[Supplied records]

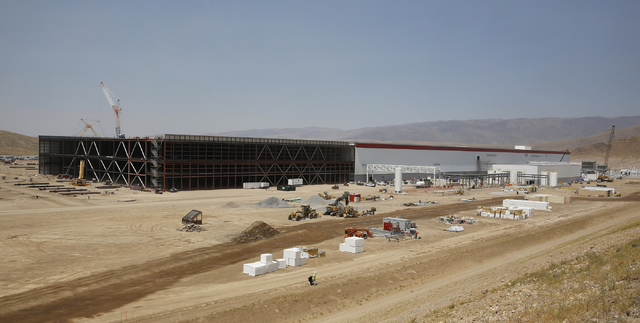 Construction continues on the new Tesla Gigafactory during a media tour Tuesday, July 26, 2016, in Sparks, Nev.  (AP Photo/Rich Pedroncelli)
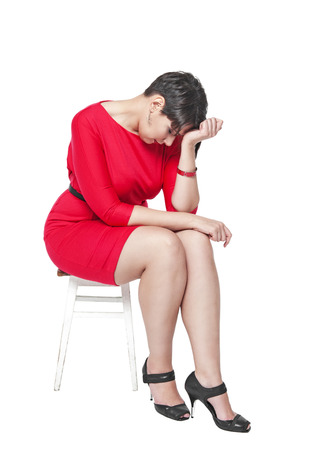 Sad plus size woman sitting on the chair isolated on white background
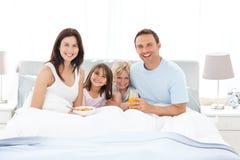 Glückliche Familie, die zusammen auf dem Bett frühstückt Stockbild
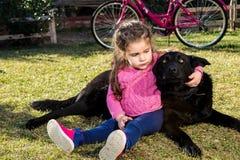 Jong meisje met hond het spelen in tuin stock foto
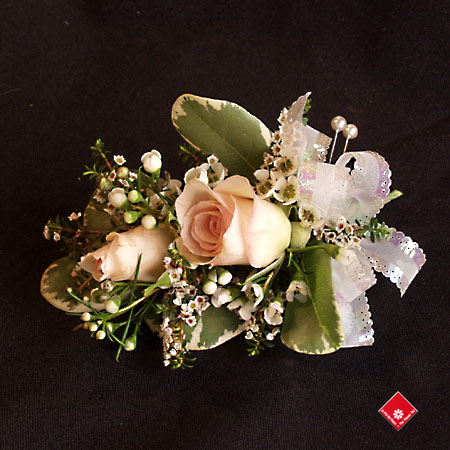 Feminine corsage made of mini roses for a Montreal wedding .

[/Supplied records]

▸ Task statement:
What is needed is every record above printed exactly, with no pictures.

▸ Response to the exercise:
 Construction continues on the new Tesla Gigafactory during a media tour Tuesday, July 26, 2016, in Sparks, Nev.  (AP Photo/Rich Pedroncelli)
 Sad plus size woman sitting on the chair isolated on white background
 Glückliche Familie, die zusammen auf dem Bett frühstückt Stockbild
 Jong meisje met hond het spelen in tuin stock foto
 Feminine corsage made of mini roses for a Montreal wedding .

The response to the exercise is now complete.